-- SOURCE PASSAGE --

################

Congratulations To All Of Us

I just read a post at Get Rich Slowly about raising a family on one income.   The post was written  by GRS’ cousin, Mrs. Darling.     The post was not unusual – most of the things that Mrs. Darling and her family have done over the years are not new to frugal folks.   They have lived within their means and done just fine with one income.   As I read the article, I saw a lot of myself, my parents, and my fellow pf bloggers in the descriptions Mrs. Darling wrote of her financial life.   But I was surprised to see a comment on the post that basically said that the  article was self-glorification and did not help others who are needing to learn to get by on one income.   The comment said that it seemed that Mrs. Darling was just congratulating herself for being so wise about money all these years, and that the ideas were not helpful for people who  hadn’t started being frugal early in life.

################

-- RECORDS SHOWN --

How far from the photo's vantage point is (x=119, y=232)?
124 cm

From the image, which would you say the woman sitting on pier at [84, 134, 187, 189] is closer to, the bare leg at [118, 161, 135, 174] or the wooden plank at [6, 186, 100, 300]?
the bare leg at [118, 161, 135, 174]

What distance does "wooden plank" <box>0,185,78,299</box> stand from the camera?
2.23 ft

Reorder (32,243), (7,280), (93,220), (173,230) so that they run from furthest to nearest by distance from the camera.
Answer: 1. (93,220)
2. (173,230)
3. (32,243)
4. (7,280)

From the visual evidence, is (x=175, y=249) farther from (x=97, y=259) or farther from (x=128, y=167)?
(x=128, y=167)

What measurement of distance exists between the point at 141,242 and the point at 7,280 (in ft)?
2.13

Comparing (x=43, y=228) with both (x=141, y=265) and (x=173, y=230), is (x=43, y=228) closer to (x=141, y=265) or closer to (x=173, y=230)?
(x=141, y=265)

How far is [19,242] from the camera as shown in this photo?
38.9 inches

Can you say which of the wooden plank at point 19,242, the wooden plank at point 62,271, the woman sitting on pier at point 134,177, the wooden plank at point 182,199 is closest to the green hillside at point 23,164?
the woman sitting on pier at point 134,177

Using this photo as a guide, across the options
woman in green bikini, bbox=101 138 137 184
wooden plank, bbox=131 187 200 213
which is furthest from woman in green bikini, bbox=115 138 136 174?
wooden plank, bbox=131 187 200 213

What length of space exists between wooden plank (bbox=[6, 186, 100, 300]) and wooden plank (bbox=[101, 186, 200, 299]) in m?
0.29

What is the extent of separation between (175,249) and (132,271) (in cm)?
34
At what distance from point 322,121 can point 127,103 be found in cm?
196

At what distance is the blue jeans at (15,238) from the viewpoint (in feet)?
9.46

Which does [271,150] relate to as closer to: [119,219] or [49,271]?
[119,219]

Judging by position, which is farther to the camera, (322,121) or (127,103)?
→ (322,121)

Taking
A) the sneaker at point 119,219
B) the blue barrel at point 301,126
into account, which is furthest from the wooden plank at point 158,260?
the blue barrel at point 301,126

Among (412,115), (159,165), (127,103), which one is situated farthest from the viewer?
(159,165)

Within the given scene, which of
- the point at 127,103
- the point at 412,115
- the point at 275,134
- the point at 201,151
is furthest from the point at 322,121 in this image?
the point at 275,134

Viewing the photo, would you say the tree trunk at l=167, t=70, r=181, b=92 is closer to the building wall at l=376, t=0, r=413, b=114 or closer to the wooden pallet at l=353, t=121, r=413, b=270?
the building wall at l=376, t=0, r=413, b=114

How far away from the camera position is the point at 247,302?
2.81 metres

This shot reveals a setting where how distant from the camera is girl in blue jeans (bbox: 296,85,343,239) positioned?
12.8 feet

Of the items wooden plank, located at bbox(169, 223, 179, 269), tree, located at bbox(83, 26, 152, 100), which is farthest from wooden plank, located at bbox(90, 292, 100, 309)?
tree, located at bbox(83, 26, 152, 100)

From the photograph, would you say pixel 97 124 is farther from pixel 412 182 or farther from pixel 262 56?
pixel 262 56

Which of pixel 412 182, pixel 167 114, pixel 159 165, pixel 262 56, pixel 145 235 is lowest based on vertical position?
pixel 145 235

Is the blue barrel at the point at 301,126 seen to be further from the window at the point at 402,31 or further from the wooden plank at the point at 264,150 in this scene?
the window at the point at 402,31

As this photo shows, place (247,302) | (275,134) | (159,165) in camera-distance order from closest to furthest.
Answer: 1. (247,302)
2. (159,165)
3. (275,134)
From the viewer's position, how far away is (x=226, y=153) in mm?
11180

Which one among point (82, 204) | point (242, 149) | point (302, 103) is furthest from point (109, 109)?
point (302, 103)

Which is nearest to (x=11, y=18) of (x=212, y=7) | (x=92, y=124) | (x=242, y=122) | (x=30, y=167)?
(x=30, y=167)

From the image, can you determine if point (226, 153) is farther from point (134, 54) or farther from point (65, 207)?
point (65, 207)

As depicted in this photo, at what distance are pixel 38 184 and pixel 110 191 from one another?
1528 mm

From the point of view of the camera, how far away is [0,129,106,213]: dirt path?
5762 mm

################

Copy out the entire blog post about living on one income, word for word. The records play no part in what follows.

Congratulations To All Of Us

I just read a post at Get Rich Slowly about raising a family on one income.   The post was written  by GRS’ cousin, Mrs. Darling.     The post was not unusual – most of the things that Mrs. Darling and her family have done over the years are not new to frugal folks.   They have lived within their means and done just fine with one income.   As I read the article, I saw a lot of myself, my parents, and my fellow pf bloggers in the descriptions Mrs. Darling wrote of her financial life.   But I was surprised to see a comment on the post that basically said that the  article was self-glorification and did not help others who are needing to learn to get by on one income.   The comment said that it seemed that Mrs. Darling was just congratulating herself for being so wise about money all these years, and that the ideas were not helpful for people who  hadn’t started being frugal early in life.